Ему стало тягостно, что порушена пьяная вольница и опять нашлась сила, заставлявшая его делать то, что не хотелось. Он-то, нелепый человече, находил утешение в свободе: мол, хоть и слетел с Золотых ворот Владимира, зато – государь, володетель; и было ему невдомек, что не только сидевшие на земле крестьяне должны повиноваться ему, но и он должен печаловаться о них.
– Что же ты молчишь, Василько? – подал голос лукавый поп. – Поведай, что нам делать? – Он протянул в сторону Василька руки, как те святые на иконах, всем своим видом показывал, что озабочен за судьбу прихожан.
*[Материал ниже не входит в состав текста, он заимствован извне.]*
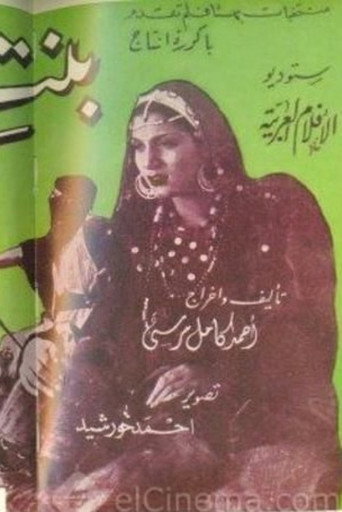 Movie poster for Bint Al-Sheikh (1943)
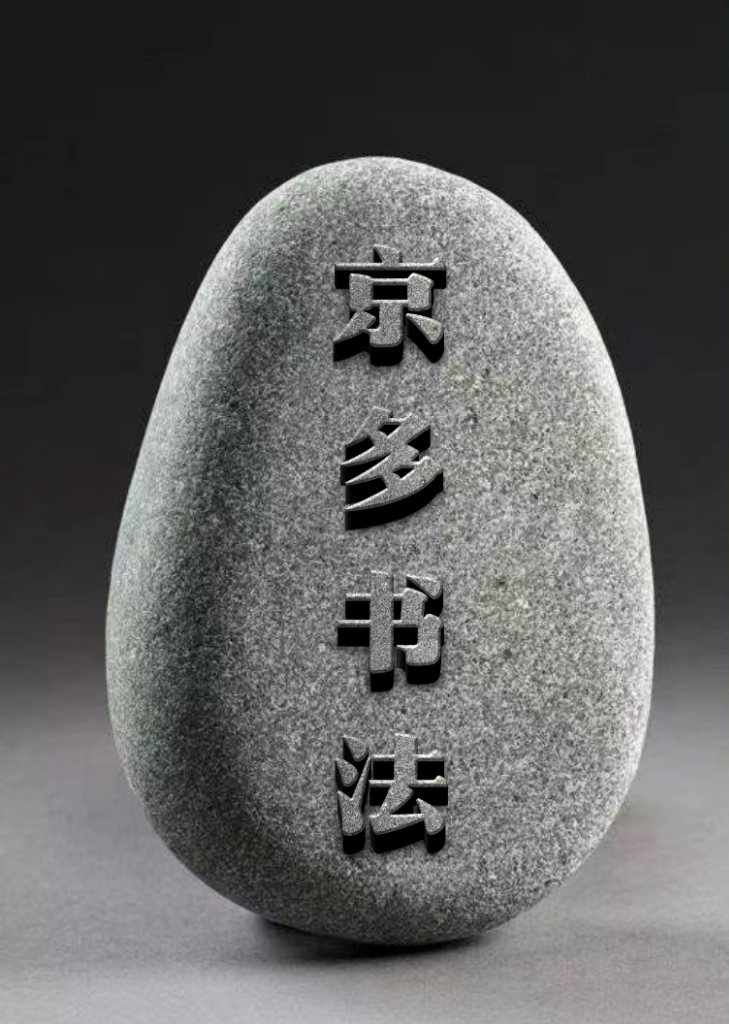 c5szkn's tweet photo. [琢诽寡]なんて珍しい文字だ、この組み合わせは不思議だね！ https://t.co/4bEIAvQoVg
Васильку же показалось, что поп более всего желает насладиться его растерянностью. Поэтому он не стал спешить с ответом.
Он не знал, как угодить крестьянам. Скажешь, чтобы садились в осаду, будут укорять, что не люба ему земля, потому и скор на ноги, а у них подворья, семьи, животина и еще кое-какие пожитки, которые в осаду не возьмешь; молвишь, что лучше переждать лихолетье в лесу, подумают, что некрепок он стал и убоялся осады.
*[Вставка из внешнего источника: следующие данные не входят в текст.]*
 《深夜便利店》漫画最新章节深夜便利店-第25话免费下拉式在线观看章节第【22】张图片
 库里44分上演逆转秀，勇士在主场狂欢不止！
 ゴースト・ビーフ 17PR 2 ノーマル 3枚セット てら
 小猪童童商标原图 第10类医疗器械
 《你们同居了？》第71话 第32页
– То дело непростое, здесь крепко помыслить надобно! Давайте за неторопливой беседой, хмельным медом сообща порешим, как свои головы поберечь, – уклончиво ответил Василько и облизнул пересохшие губы.
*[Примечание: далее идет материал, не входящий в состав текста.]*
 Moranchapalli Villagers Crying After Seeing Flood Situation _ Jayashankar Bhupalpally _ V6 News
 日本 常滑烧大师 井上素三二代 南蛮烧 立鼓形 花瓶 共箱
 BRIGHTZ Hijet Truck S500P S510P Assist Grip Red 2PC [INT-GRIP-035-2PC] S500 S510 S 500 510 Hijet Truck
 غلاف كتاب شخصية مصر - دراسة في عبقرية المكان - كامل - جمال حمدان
Поп словно ждал от Василька таких слов. Он с укоризной произнес:
– Не время сейчас пировать да бражничать!
«Дернула меня нечистая сила упомянуть о меде, – подосадовал про себя Василько. – Поп меня, как несмышленыша, осадил».
Окрыленные невежественными глаголами попа, крестьяне принялись охотно поддакивать ему:
– Не время сейчас разгулью предаваться!.. Верно глаголет отец наш!.. Надобно животы спасать, а то досидимся!.. Воробей, сказывают, уже два дня назад в осаду сел!
Поп довольно кивал, его лицо сделалось надменным.
Василько покраснел, опять взглянул на обледенелые ступени и испытал желание сбежать с крыльца, вытащить из клети сонного Павшу и выместить на нем накопившуюся злобу. Мучаясь от нараставшего в груди гнева к этим неразумным и унижавшим его сейчас людям, Василько посмотрел на попа так сердито, что тот вздрогнул.
– Совета просите!.. – решился Василько. – Ну, коли так, слушайте: если хотите свои животы поберечь, собирайтесь вборзе и бегите в дальние леса. Коли мыслите в осаду садиться, быть вам побитыми! Рязань не чета Москве, но пожжена.
Слова Василька смутили крестьян. Никто из них не мог вымолвить и слова. Копыто аж рот раскрыл и вопросительно смотрел то на попа, то на старосту, и на его поглупевшем лице застыл немой вопрос: «Что же будем делать, братцы?»
Волк уставился на дальние леса, словно прикидывал, где найти среди безмолвной глуши глубокую и недоступную берлогу. Каменное величие исчезло с лика попа, уступив место задумчивому выражению.
«Это тебе не в храме крестьян байками развлекать», – довольно подумал Василько.